> _PROBLEMS TO SOLVE_:
1. In the passage about women's groups in Uganda, why were women unable to get microloans?
2. Write a continuation of the passage about women's groups in Uganda, starting right after its final sentence.

> _READING PASSAGE_:
────────────────────

In many parts of the world, women don't know they have rights.
Less still do they know of a 'women's movement' and a 2011 centenary.
In the summer of 2009, I was in Uganda, visiting remote areas - in some places I was certainly the first 'western woman' they had met.
Visitors even from the nearest town were a rarity.
I asked an elderly widow what changes she had seen in her lifetime:
"None". She replied.
"I'm still gathering and eating leaves. My roof still leaks, only now I can't walk far enough to get the grass to patch it."
Like most of the people I met, she didn't know how old she was. But she was probably remembering back over 70 or so years.
No facilities then. No facilities now. No rights then. No rights now.
I went to villages where whole families were sleeping on one mat because they couldn't afford another one.
Malaria was rife.
I asked about mosquito nets
'What good is a mosquito net with only a mat to tuck it into? We can't tuck a net into a mat.'
Many of the women were young widows with children, and many women were themselves orphans.
The insurgence, famines, HIV/AIDS, the Lords Resistance Army and intertribal fighting have been responsible for many deaths and almost everyone has lost family members.
I had gone to Uganda to meet with women's groups. There were plenty of them, even right out in the bush.
The succesful ones had a 'rotating fund', monitored by local government representatives. Members each made a small weekly contribution. This automatically excluded many women, who couldn't afford to contribute.
Married women were also excluded, as their husbands wouldn't let them join.
With their funds, these women's groups were able to pay for education for their children, for medical care start micro-industries - chickens, a goat, orange-growing, bread-making.
I asked about microfinance.
"Women can't access microloans because they do not own any assets", I was told.
It was obvious that poverty and sickness impacted even more on the women than on the men and, for women to become economically empowered, was an almost insurmountable challenge.
There was no hundred years of the women's movement here.
So can we get aid to these women's groups?

────────────────────

> _RAW DATA_:
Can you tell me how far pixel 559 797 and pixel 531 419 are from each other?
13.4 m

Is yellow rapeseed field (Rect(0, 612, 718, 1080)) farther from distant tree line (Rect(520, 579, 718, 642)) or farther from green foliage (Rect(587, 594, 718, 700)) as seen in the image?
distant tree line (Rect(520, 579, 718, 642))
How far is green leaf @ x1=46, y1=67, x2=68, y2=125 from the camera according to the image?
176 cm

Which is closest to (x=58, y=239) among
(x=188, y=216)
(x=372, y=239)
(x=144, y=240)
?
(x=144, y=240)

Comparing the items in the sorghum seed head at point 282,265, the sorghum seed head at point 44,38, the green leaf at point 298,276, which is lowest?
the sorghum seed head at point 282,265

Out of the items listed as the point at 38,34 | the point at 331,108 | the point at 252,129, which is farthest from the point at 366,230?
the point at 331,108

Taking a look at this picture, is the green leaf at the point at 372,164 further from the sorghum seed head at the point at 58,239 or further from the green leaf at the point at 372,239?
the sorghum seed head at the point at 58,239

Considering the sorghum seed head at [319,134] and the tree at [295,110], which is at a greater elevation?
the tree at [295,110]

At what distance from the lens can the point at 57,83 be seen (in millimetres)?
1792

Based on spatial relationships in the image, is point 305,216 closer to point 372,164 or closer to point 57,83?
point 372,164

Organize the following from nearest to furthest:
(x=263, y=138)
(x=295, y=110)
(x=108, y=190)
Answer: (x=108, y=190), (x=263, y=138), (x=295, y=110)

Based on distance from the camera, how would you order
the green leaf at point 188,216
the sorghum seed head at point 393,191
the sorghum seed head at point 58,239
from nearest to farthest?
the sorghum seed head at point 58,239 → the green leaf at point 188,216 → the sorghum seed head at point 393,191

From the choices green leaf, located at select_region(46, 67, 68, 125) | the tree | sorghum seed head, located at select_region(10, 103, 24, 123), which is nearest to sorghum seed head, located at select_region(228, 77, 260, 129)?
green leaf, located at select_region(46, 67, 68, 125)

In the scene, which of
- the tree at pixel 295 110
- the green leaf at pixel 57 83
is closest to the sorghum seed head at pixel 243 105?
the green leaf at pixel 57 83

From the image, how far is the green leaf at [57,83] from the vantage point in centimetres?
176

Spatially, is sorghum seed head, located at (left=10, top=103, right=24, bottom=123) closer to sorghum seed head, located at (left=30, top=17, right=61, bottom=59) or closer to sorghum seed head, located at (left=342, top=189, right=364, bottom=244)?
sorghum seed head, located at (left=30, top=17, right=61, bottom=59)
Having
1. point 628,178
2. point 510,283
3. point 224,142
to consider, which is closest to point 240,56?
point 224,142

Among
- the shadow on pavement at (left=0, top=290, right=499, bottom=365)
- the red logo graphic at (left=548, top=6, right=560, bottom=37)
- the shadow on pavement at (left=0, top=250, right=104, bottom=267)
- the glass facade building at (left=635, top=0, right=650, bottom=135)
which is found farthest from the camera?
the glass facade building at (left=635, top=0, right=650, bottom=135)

────────────────────

> _RESPONSE LIST_:
1. They did not own any assets.

2.
Ugandan newspapers report that the government feels threatened by finance brought into the country by the already plentiful NGOs. Apparently they feel that NGOs are in danger of running the country.·
It seems to be made as hard as possible to get funds to these women's groups, with maximum possibility for corruption along the way. We needed special permission just to visit the groups, and 'guides' who required a fee which was out of all proportion to the sums of money the groups were dealing with.
Grace Loumo and the women and children of Kaabong
I visited one inspirational group which has the systems in place to accept funding which we know will go straight to those who need it: AWARE Uganda.
Kaabong, on the border of Sudan, has seen 25 years of the women's movement, thanks to the perseverance and determination of Grace Loumo.
A warrior region
When Grace Loumo had first arrived in Kaabong, from a lusher part of Uganda, the region was virtually untouched by the outside world. But not in a positive way - in so far as the women were concerned.
Women were 'raped into marriage' and, when they were menstruating, they had to sit over a hole in the ground for the 'period'. Grace found the women had no thought of complaining, of rebelling. That was their life. It was about survival.
Grace took a group of the women to her hometown, where women were more empowered, and this group saw a different way of living.
On their return home, the women planted a fruit orchard.
After many years, they were able to supply the community, and the hospital, with fresh oranges and mangoes. Fresh food in Kaabong is a rarity.
Slowly, over the last 25 years, attitudes have begun to change in Kaabong.
AIDS is rife. But Grace's grassroots organisation, AWARE Uganda, uses drama to teach awareness of sexual health issues and relationships.
The men have increased respect for the women.
Women and men have set up micro-businesses, making craftwork. Girls go to school, at least for their first few years.
Poverty is ever-present. Drought is an ongoing problem.
Life is still about survival, but at least the women are starting to be more empowered.
In May 2010, Grace was given an award by the President of Uganda for her leadership skills in raising awareness about HIV/AIDS.
I walked 25 years back in time from Kaabong
Several hundred years back in time from some parts of the world.
I walked from Kaabong a short distance to a homestead which was outside the 'safety zone' (protected by the Ugandan army).
A maize of brushwood fences (to hide the homestead from enemy tribes).
Small huts with sunken floors (to protect from enemy bullets).
A warrior chief, his 10 wives and countless grandchildren and great grandchildren.
The women and girls had mostly never ventured beyond the homestead.
It impressed on me, even more, the impact which Grace has had on the women she works with, and that situations can change.